Um right, but that's a that's a that's exactly the thing. Out, damn spot, out, out, I say. It's not out out damn spot, by the way. It's out, damn spot, out, out, I say. But she should already off book. No characters, but like that you hear you've heard it so many times. And I think the a huge challenge would be just to do that without being like super cheese ball, right? Like, and to really find the truth in in that moment when she's fully coming out of the line, she's dreaming, is she not dreaming? She's completely like that shit. Sorry. But like, yeah, I think um, and then obviously her character at a time when you think about when Shakespeare was writing this, and she's this woman is like, my husband's a child, he can't step up, he has a little daisy. I'm gonna take a charge. And she has a moment where she says, unsex me, like I'm gonna just be a dude because I'm gonna stand. Like, I think it's fascinating in this day and age to try to like put all of these pieces together and then also all of the things that you know about what she says and try to make that a genuine performance. Probably the biggest challenge that I could ever think of as like an actor. So, yeah, kind of look at this thing. I might completely, if I got the chance, just be shit. Like it would, it might suck. But I did it. Right. Megan, you'll never stop. A lot of them are bad. I don't know.

SPEAKER_00

I I I would love, I would love to see you wash that man right on there. Yeah, that would be that would be a great role for you.

SPEAKER_01

I'd probably start laughing in the middle if you were in the audience because we have this conversation.

SPEAKER_00

Thank you for telling us about company and for sharing and opening your. Yeah, I'll be there. Um, and uh if you uh if you see it, put some comments into our webcast notes and uh not mean ones though. No, not that we'll filter the mean ones. There won't be any ones. Anyway, I'm so looking forward to it.

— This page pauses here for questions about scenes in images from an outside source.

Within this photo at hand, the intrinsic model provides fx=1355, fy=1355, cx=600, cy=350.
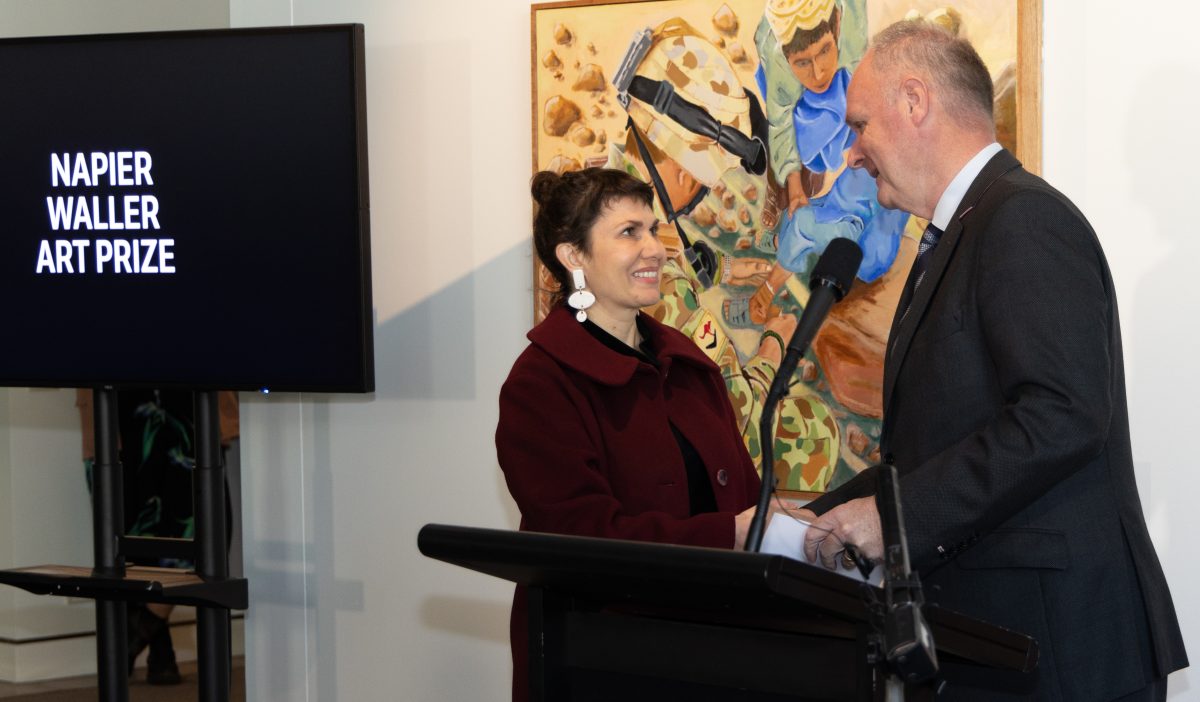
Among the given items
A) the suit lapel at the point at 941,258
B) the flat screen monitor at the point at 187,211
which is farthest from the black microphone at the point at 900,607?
the flat screen monitor at the point at 187,211

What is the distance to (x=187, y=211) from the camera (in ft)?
11.8

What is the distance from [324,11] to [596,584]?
2.88 m

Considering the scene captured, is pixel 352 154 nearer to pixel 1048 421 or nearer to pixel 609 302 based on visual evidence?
pixel 609 302

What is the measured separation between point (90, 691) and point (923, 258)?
4814 millimetres

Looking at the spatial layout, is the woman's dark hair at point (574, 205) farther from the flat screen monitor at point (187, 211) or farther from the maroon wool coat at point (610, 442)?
the flat screen monitor at point (187, 211)

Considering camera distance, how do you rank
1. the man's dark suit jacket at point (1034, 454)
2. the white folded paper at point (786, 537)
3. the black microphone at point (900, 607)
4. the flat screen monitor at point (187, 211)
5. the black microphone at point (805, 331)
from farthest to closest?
the flat screen monitor at point (187, 211) < the white folded paper at point (786, 537) < the man's dark suit jacket at point (1034, 454) < the black microphone at point (805, 331) < the black microphone at point (900, 607)

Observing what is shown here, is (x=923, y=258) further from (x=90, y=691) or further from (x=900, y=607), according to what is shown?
(x=90, y=691)

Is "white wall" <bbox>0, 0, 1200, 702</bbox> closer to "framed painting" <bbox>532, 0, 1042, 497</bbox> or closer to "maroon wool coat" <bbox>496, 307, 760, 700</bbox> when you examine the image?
"framed painting" <bbox>532, 0, 1042, 497</bbox>

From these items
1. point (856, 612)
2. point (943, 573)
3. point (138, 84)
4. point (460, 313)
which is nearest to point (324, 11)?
point (138, 84)

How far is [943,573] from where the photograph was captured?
2.12 m

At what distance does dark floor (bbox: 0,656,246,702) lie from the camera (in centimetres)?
579

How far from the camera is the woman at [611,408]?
2488 millimetres

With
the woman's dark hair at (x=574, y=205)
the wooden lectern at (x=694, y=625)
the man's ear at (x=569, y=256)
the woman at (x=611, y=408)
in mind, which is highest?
the woman's dark hair at (x=574, y=205)

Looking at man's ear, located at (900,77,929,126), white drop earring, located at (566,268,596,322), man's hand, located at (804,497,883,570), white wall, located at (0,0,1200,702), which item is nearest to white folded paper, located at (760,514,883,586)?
man's hand, located at (804,497,883,570)
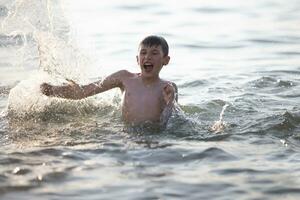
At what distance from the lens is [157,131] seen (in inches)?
236

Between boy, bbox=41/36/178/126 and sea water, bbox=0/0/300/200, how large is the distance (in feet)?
0.66

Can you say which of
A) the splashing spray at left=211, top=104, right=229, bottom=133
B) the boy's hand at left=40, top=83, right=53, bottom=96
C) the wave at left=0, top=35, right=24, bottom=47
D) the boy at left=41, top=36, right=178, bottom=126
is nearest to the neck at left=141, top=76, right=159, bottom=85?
the boy at left=41, top=36, right=178, bottom=126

Um, you guys are two of my favorite talents in town, and Sondheim never fails to please me anyway. Um thank you Robbie for joining us with alternate stake.

SPEAKER_02

Robbie, Robbie, familiar, Robbie, Robbie, Robbie.

SPEAKER_01

Yeah, you'll know what we're talking about. We say Bobby, yeah.

SPEAKER_00

Thanks, guys. Bye-bye.

SPEAKER_02

Bobby, Bobby, baby, Bobby, booby, Bobby, bobby.

SPEAKER_00

Your name is Rob. I have to have the chairs all set, so to show my beautiful set dressing, which was these callilies, which you're now blocking. You're blocking the callilies. Anyway.